1. Field of the Invention
This invention relates to a magnetic disc for magnetic recording in a direction parallel to or perpendicular to its surface.
2. Background Art
One example of a conventional magnetic disc is a rigid magnetic disc. The substrate of the rigid magnetic disc is made of rigid material. In general, the rigid magnetic disc employs an aluminum substrate JIS H 4000 A5086P for instance).
The rigid magnetic disc is generally formed as follows. An aluminum plate is machined on a lathe, and its surface is polished so that a data recording operation can be performed at high density because the space between the disc and the head is minimized. Thereafter, a magnetic layer is formed on the aluminum substrate by vacuum deposition or spin coating. For high density recording and reproducing, the surface of the disc should be smooth. However, it has been difficult for the conventional magnetic disc using the aluminum substrate to have a surface with a central line average roughness Ra of not more than 0.1 micrometers. Furthermore, since the substrate is rigid, in forming the magnetic layer, it is impossible to continuously coat the web with a magnetic material. Thus, handling of the conventional rigid substrate is rather troublesome. On the other hand, a high density recording operation is greatly affected by the dust on the disc. Therefore, it is essential to manufacture magnetic discs in a dust-proof environment. Accordingly, the magnetic disc manufacturing process is considerably intricate, thus requiring an enormous sum for investment in equipment.
The conventional substrate, such as an aluminum substrate, is rigid. Therefore the head should not contact the magnetic layer in tracing it. However, it is difficult to maintain constant the narrow space between the head and the magnetic layer, and therefore signal errors frequently occur. Further, it is very difficult to further reduce the space between the head and the disc surface to thereby increase the recording density. If the magnetic head is accidentally brought into contact with the disc during the tracing operation with the narrow space maintained, a sliding frictional force is produced because the substrate is rigid. As a result of this frictional engagement, a great impact is applied collectively to the part of the magnetic layer which has contacted the head, so much so as to break the disc surface, thus reducing the service life of the disc.
Furthermore, the aluminum substrate polished as described above is expensive.
On the other hand, a magnetic disc as shown in FIG. 1 has been proposed in the art. In this magnetic disc, recesses are formed in both sides of a disc substrate 1, and floppy discs or flexible discs 2 (hereinafter referred to as "flexible disc sheets") having a magnetic layer on one side are bonded on both sides of the substrate 1 in such a manner that the magnetic layers are exposed on the exterior of the disc and gaps 3 are formed between the substrate 1 and the inner surface of the flexible disc sheets 2.
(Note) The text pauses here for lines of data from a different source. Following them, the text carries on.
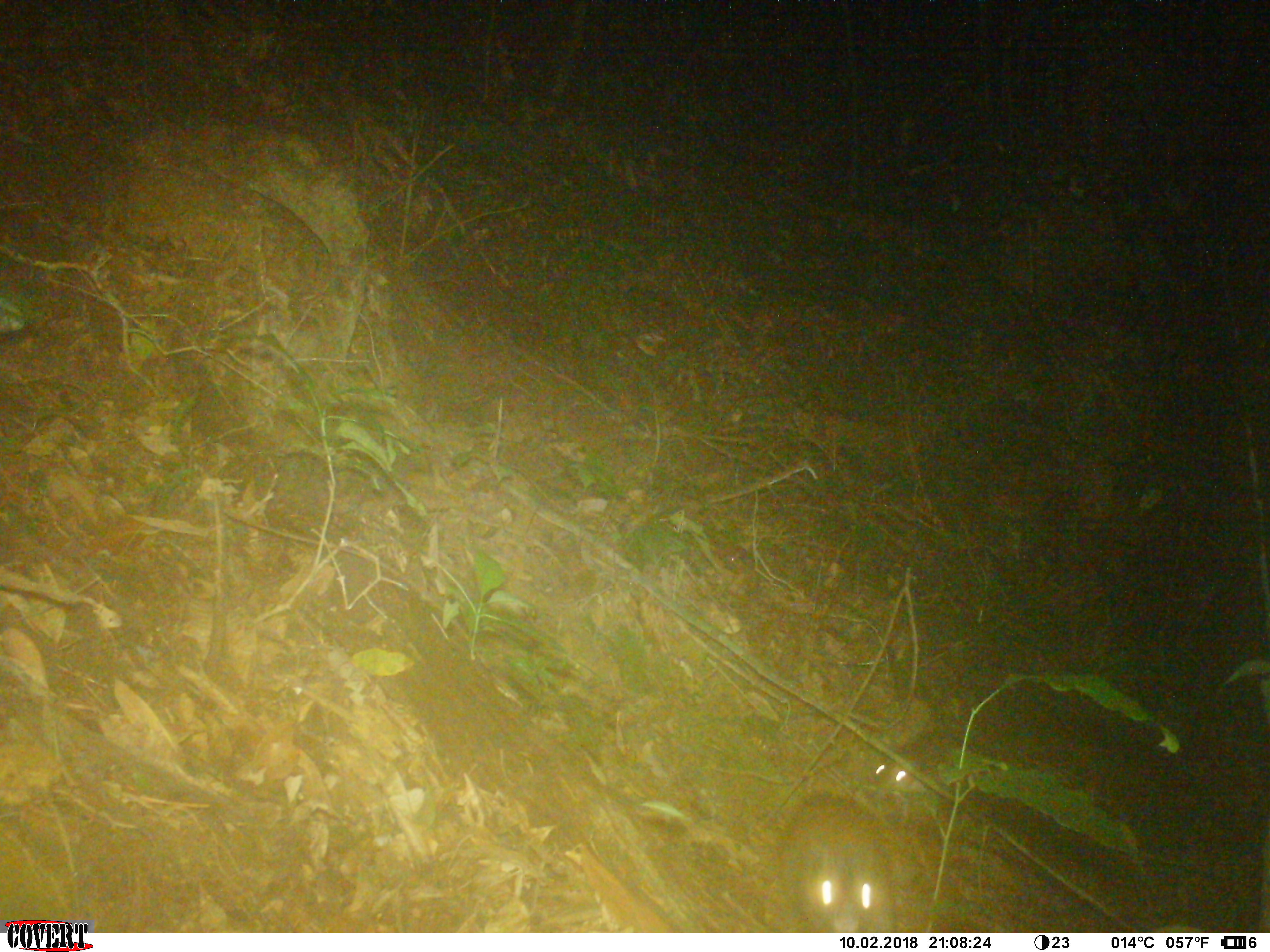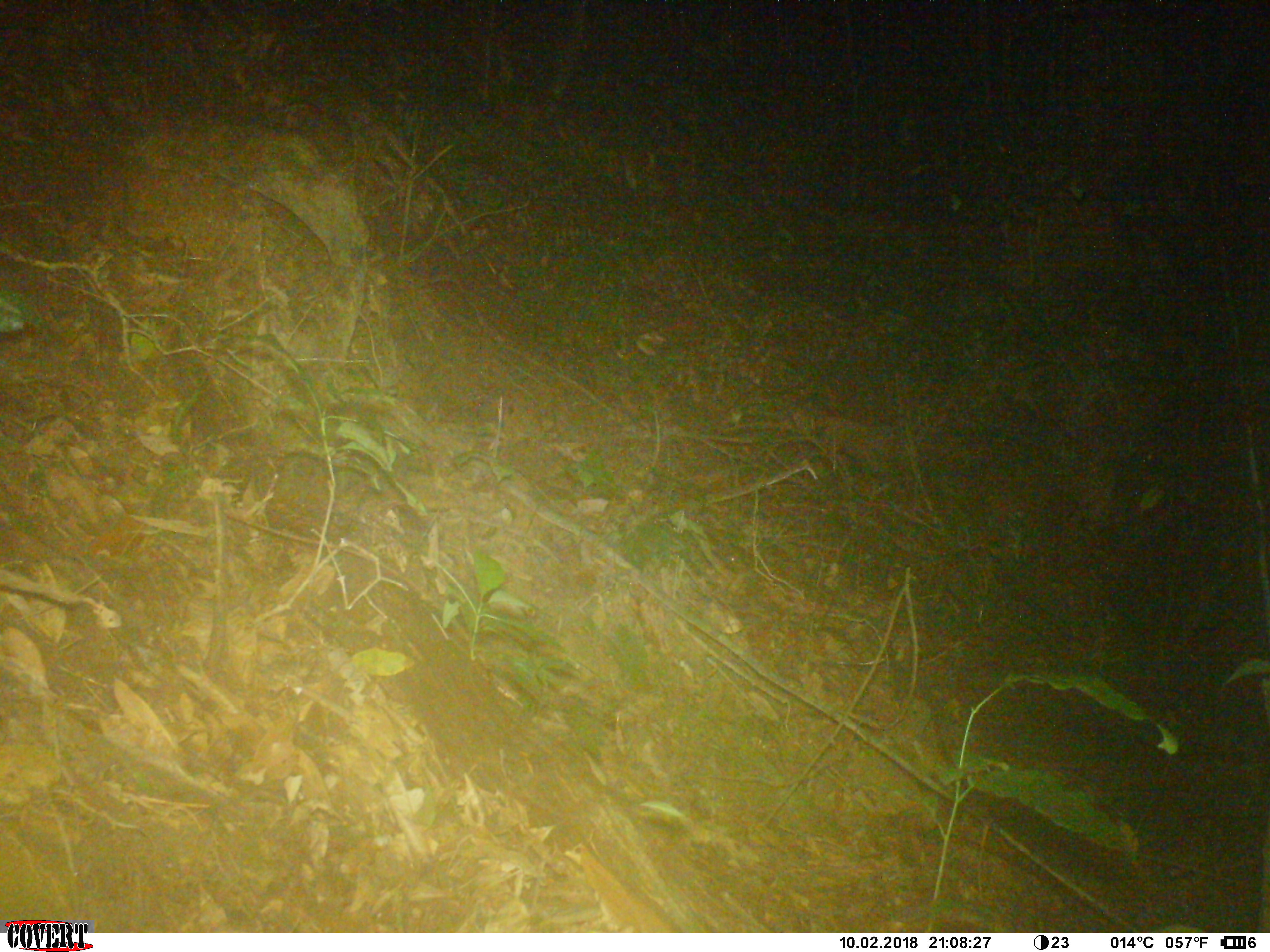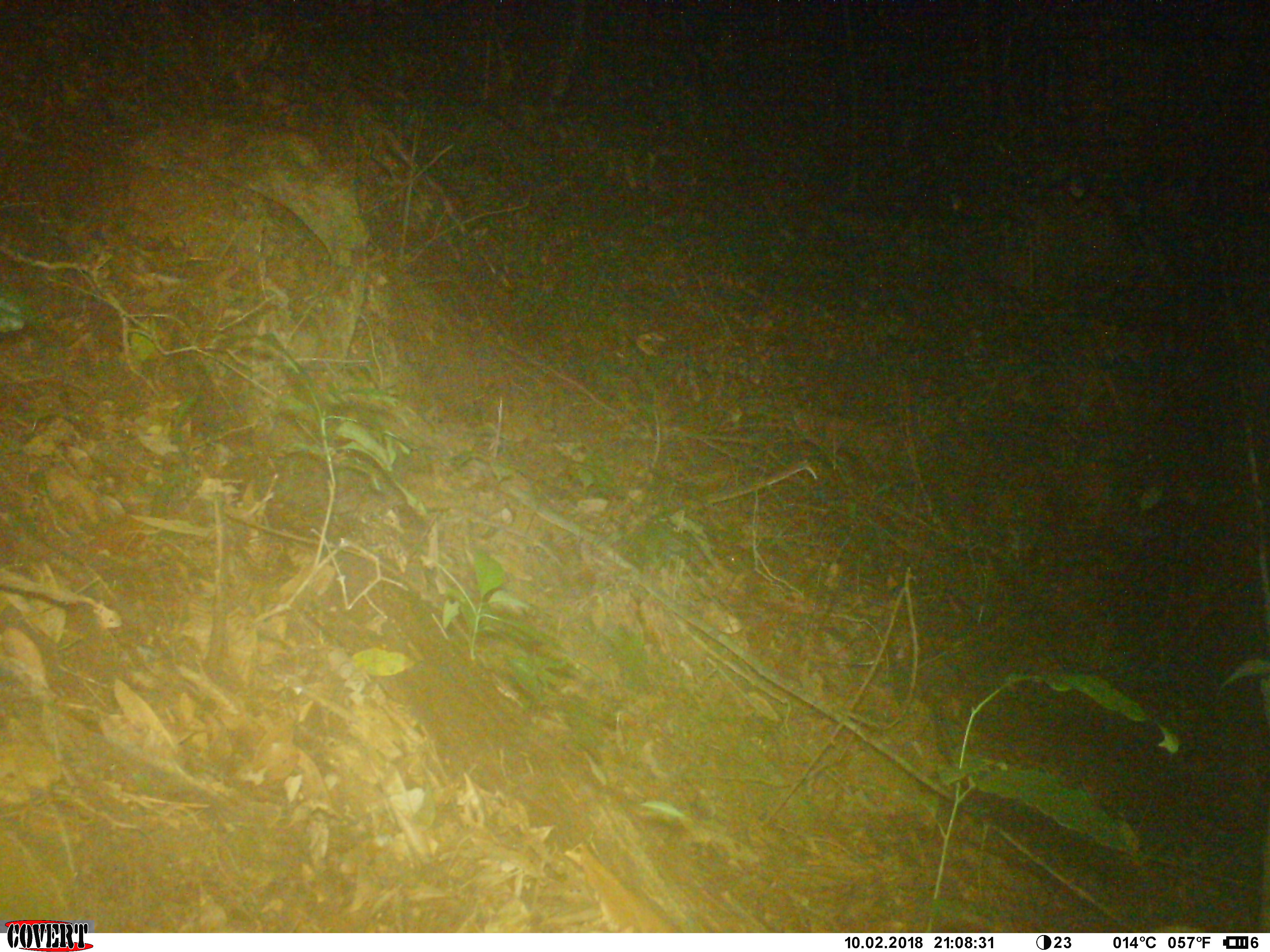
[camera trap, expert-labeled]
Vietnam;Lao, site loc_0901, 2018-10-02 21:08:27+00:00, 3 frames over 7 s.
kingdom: Animalia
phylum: Chordata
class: Mammalia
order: Rodentia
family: Hystricidae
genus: Atherurus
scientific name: Atherurus macrourus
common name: asiatic brush-tailed porcupine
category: asiatic brush tailed porcupine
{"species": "asiatic brush tailed porcupine (asiatic brush-tailed porcupine) (Atherurus macrourus)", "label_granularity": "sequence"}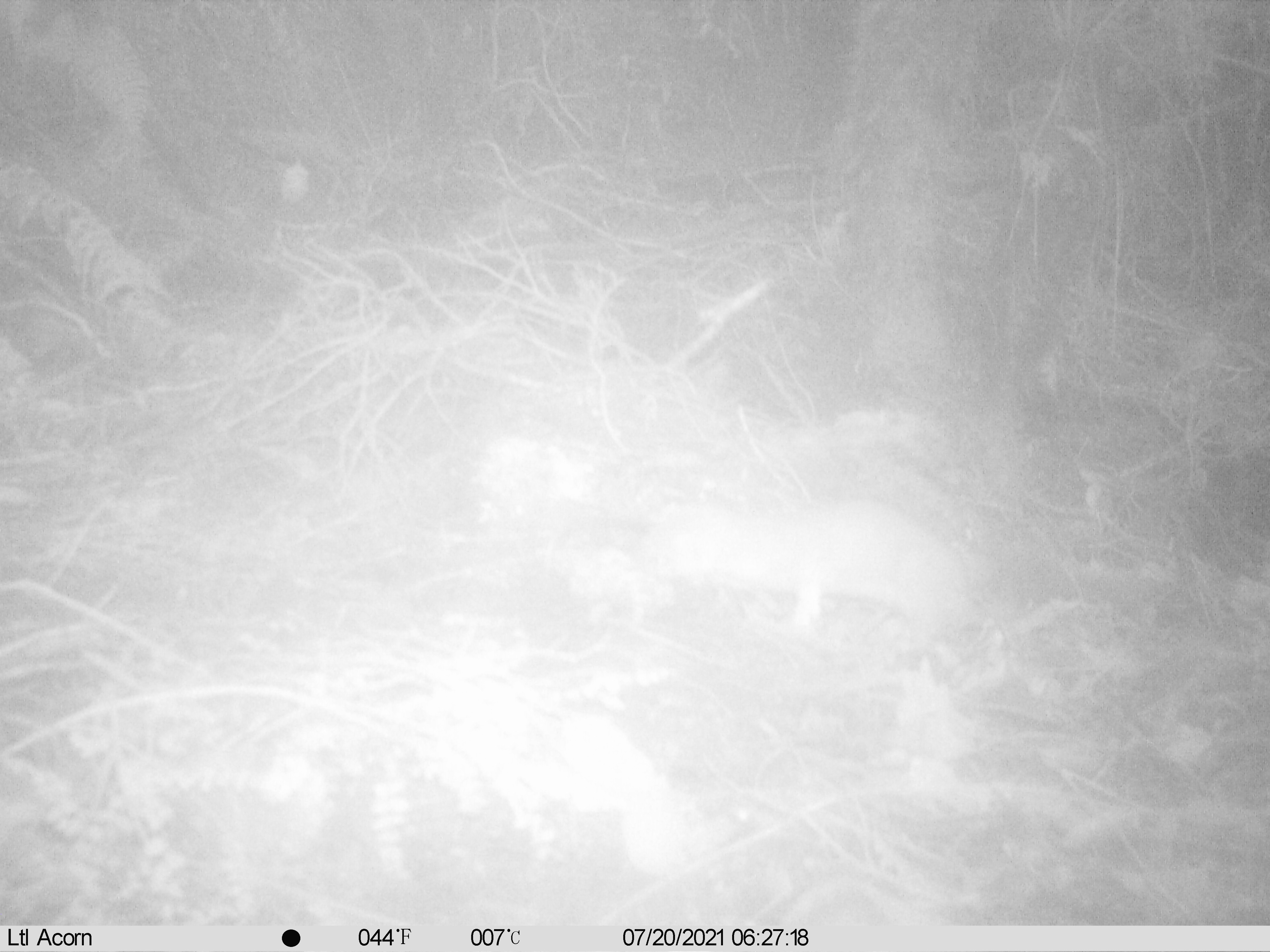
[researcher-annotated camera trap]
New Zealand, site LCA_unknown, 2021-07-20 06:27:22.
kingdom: Animalia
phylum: Chordata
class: Mammalia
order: Carnivora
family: Mustelidae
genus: Mustela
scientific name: Mustela erminea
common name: stoat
The magnetic recording surfaces of the magnetic disc thus constructed are flexible. Therefore, even when the head is accidentally brought into contact with the magnetic recording surface, or when a higher density recording operation is carried out with the head held in contact with the magnetic recording layer, the magnetic layer is scarcely broken, unlike that of the rigid disc. Accordingly, the technique of flexible discs can be utilized as it is. Furthermore, a smooth magnetic layer that is highly durable can be used as a magnetic disc's magnetic layer. Thus, this type of magnetic disc is being watched with great interest since it eliminates the difficulties accompanying a conventional rigid magnetic disc.
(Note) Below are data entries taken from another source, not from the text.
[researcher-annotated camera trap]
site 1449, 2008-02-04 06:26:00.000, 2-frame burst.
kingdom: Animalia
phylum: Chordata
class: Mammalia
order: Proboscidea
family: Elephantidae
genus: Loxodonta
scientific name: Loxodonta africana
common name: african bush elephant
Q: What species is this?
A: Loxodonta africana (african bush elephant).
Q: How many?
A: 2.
The inventors have conducted intensive research on the magnetic disc of this type, and found that it still suffers from serious difficulties. In particular, when the flexible sheets are merely bonded on both the interior and exterior edges of the substrate 1 in such a manner as to form the gaps 3 as shown in FIG. 1, the magnetic disc may eventually be bent by the force of contraction of the flexible sheets 2 or when held at a high temperature (about 70.degree. C.). Furthermore, the magnetic disc is bent by the variation of temperature or humidity. That is, the magnetic disc may be bent with variations of the environmental conditions.
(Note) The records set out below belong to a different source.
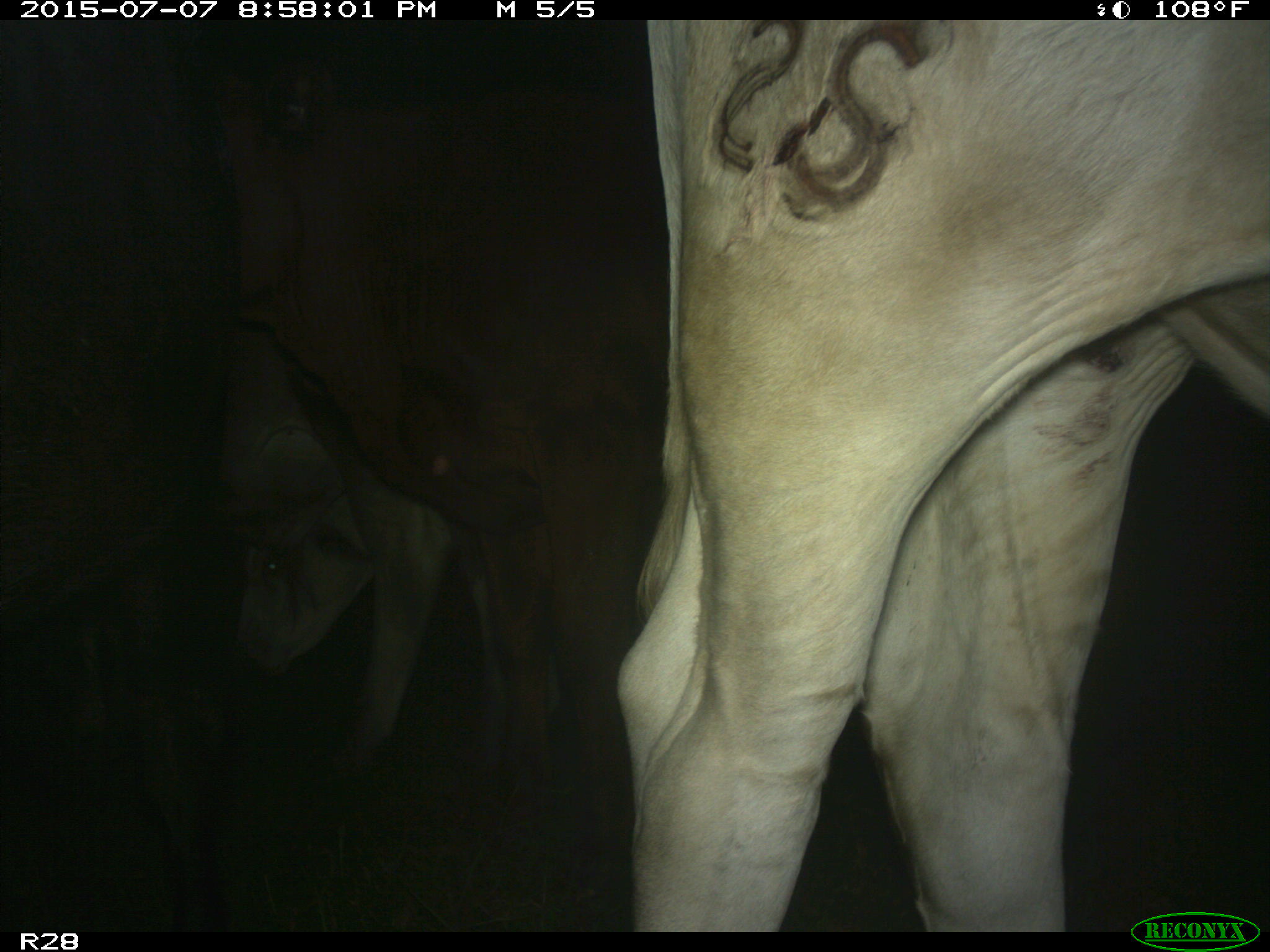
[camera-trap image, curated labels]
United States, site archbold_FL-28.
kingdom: Animalia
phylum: Chordata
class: Mammalia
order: Artiodactyla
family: Bovidae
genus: Bos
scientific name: Bos taurus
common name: domestic cow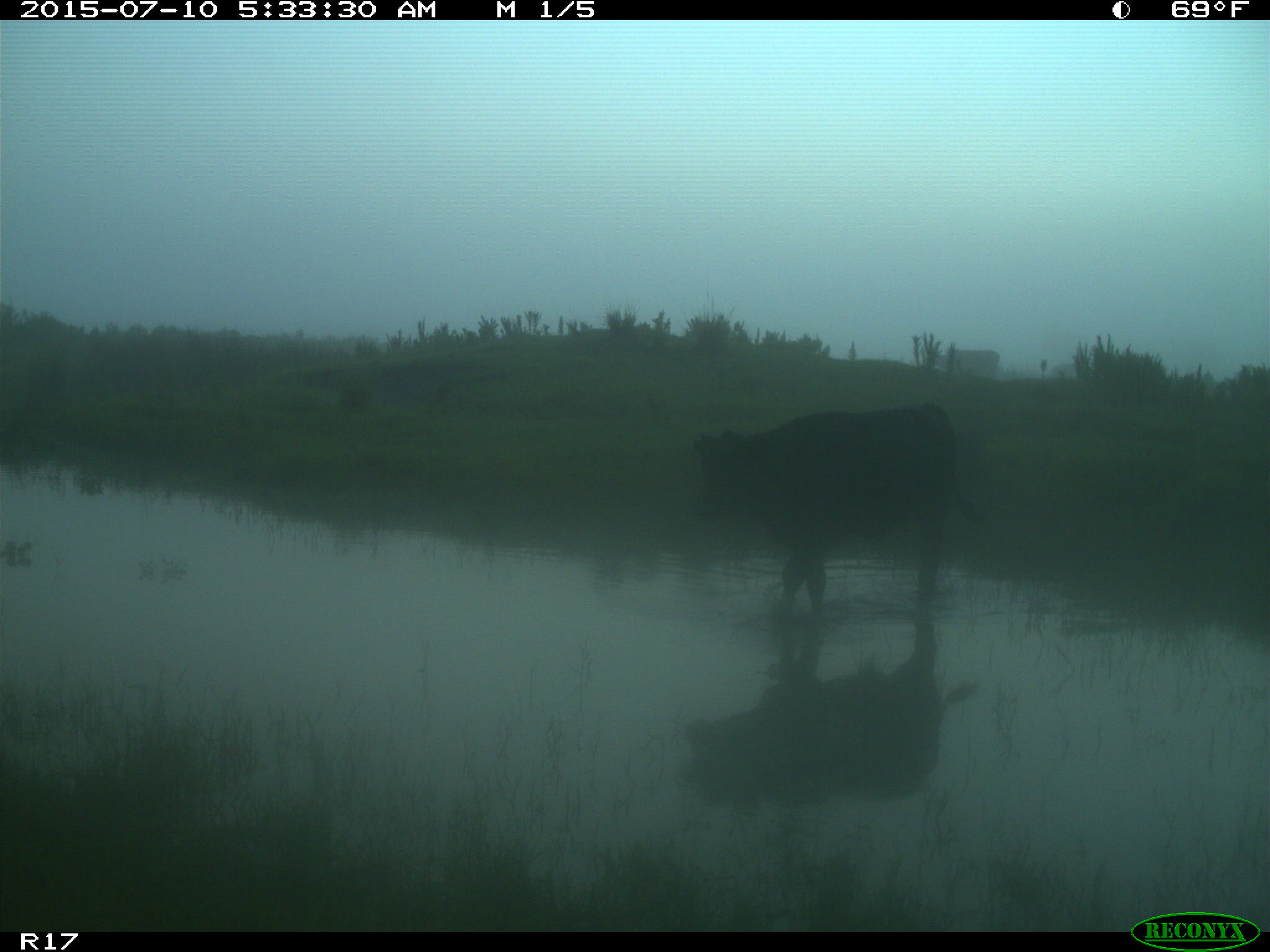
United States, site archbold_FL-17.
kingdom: Animalia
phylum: Chordata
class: Mammalia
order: Artiodactyla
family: Bovidae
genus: Bos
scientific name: Bos taurus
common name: domestic cow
The bending of the magnetic disc because of aging or high temperature is not reversible because it plastically deforms the substrate 1. On the other hand, bending of the magnetic disc because of temperature or humidity change is reversible and is generally too small to practically affect the magnetic disc. In the case where the magnetic disc is irreversibly bent by the contraction as was described above, spacing of the magnetic head from the disc surface becomes unsatisfactory, so that the output is decreased, at worst to zero. In fact, what occurs is that the spacing is reduced to zero as the head hits the disc surface, that is, the aimed high density recording operation cannot be carried out.